(INSTRUCTIONS TO FOLLOW)
Could you gather every line of the entries below that contains the string "bridge" and copy each one out?

(RECORDS SHOWN)
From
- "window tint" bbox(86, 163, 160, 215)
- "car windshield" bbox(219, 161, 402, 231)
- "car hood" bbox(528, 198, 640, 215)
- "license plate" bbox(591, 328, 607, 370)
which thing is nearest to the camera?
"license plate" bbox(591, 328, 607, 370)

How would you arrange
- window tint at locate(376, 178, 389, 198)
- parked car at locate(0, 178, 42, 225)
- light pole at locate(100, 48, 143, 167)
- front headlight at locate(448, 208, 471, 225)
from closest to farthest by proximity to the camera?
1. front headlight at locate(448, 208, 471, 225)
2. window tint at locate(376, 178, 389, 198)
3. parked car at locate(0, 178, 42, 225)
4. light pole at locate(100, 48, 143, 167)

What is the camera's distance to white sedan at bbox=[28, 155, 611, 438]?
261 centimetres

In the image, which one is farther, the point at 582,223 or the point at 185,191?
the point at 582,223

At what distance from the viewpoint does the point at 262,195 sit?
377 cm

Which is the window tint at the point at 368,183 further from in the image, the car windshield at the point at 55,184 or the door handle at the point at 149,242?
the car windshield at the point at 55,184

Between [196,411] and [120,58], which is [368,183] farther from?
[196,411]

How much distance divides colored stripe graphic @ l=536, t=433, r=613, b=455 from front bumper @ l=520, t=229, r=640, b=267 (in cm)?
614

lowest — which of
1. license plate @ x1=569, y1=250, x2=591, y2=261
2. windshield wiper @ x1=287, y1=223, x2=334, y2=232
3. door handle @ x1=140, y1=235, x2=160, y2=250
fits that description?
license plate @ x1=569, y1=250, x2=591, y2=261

==

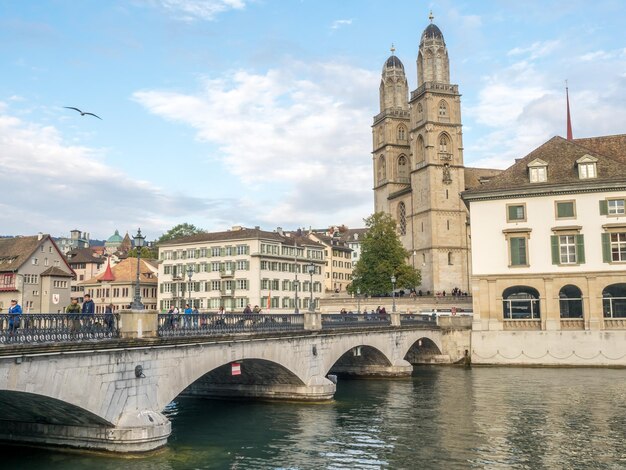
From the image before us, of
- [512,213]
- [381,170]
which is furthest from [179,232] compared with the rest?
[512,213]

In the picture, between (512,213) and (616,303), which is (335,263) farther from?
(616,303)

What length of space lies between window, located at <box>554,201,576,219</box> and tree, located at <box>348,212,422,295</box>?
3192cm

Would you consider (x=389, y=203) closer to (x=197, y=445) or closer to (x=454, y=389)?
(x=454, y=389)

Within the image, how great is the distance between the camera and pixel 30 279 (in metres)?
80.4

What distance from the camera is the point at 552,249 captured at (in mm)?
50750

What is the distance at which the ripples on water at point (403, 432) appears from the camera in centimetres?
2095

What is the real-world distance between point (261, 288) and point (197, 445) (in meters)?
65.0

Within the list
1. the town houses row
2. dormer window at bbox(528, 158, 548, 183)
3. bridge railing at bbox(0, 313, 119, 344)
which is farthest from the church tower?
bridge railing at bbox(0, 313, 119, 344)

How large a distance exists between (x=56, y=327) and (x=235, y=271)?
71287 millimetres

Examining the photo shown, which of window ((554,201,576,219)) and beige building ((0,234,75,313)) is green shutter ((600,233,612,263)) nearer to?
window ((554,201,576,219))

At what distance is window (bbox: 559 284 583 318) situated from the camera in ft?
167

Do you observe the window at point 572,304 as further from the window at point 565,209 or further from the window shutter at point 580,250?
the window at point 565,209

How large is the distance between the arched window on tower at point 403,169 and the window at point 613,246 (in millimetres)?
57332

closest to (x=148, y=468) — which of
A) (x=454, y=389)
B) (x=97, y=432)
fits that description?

(SOLUTION)
3. bridge railing at bbox(0, 313, 119, 344)
bridge railing at bbox(0, 313, 119, 344)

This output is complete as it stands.